Aan den avond zijns levens betuigt hij verder, dat hij is: „de g e z a l f d e van J a k o b s G o d ! " Voorwaar! het was in zijn hart niet opgekomen en hij had zich niet opgeworpen, om koning te zijn over Israël. Maar het was Gods werk, God zalfde hem door de hand van den Profeet Samuël tot koning over Zijn volk. Het is de Heere, Die hem het koninkrijk beloofde, Die hem beloofde, dat Hij hem door de zalving des Heiligen Geestes daartoe zou bekwamen, beloofde, dat Hij hem in het koninkrijk zou handhaven en beschermen. Dat alles heeft de Heere hem in die zalving beloofd.
En nu, wat getuigt David in zijne laatste woorden ? Hij noemt zich: „de gezalfde van Jakob Gods". Waarom de gezalfde van J a k o b s God? O, de God Jakoba heeft den aartsfader Jakob woord en trouwe gehouden als een Waarmaker en Bevestiger van Zijn Woord en belofte? In hoe menigen nood leerde het Jakob, de aartsvader, dat alles hem uit eigen hand geslagen was, dat hij onvermogend was om iets toe te brengen tot de vervulling dier belofte Gods, waarvoor hij alles had verloochend en alles verdragen, aardsche spijs verloochend en toorn van eenen grimmigen broeder verdragen, en nochtans de Heere vervulde Zijn Woord en belofte tegen alle machten in en in alle menschelijke onbekwaamheid. En wederom, ook Jakob heeft het geleerd, dat de Heere aan hem de belofte niet heeft vervuld, omdat hij zulks verdiend had door zijne trouw, maar alleen omdat de Heere trouwe houdt, omdat Hij niet doet naar onze ontrouw, en ons van onze ontrouw bekeert. Het was de Heere, Die te Sichem bij Jakob en zijn huis afgoden vond en tot hem zeggen moest: „Trek naar Bethel en maak daar een altaar dien God, Die u verscheen, toen gij vluchttet voor het aangezicht van uwen broeder Ezau". Zoo bleef het dan een waar woord voor Jakobs gansche leven: „Ik ben geringer dan al deze weldadigheid en dan al deze trouw, die Gij aan Uwen knecht gedaan hebt!"
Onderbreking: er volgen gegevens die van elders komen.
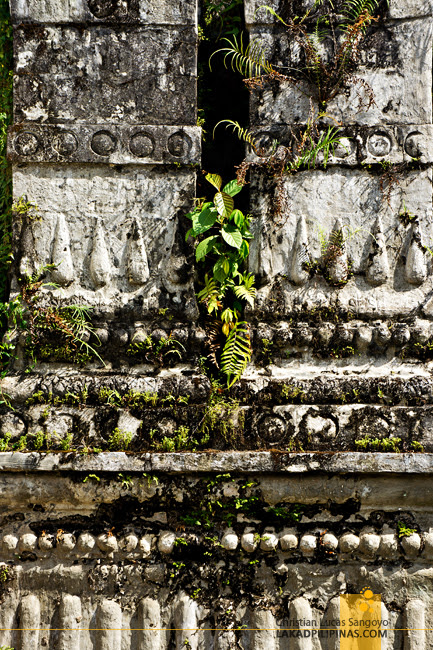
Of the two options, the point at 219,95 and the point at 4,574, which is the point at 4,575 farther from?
the point at 219,95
En David, wat zegt hij? De God Jakobs is ook voor mij Dezelfde geweest; en ten aanzien van hetgeen Hij in mijne zalving mij heeft beloofd, ging het mij evenals Jakob: de vervulling van het beloofde ging ook bij mij door het tegenstrijdige, door het voor eenen rnensch onmogelijke heen, nochtans, Hij heeft het alles laten komen, wat Hij mij had beloofd. David zegt: het ging mij in alles als Jakob; ik had het verbeurd door mijne zonde en ontrouw, en nochtans, Zijne genade en Zijne trouw heeft mij niet verworpen, heeft mij afgewend van mijne boosheden en voor Hem verootmoedigd; Zijne genade en Zijne trouw heeft alles aan mij vervuid, „hoewel mijn huis — zoo lezen wij nog in Yers 5 van dit Hoofdstuk — alzóó niet is bij God, nochtans heeft Hij mij een eeuwig Verbond gesteld, dat in alles wel geordineerd en bewaard is". Dat betuigt hij als „de gezalfde van Jakobs God".
En zoo komt David er ook toe om zich te noemen een, die „ l i e f e l i j k is i n p s a l m e n I s r a ë l s ".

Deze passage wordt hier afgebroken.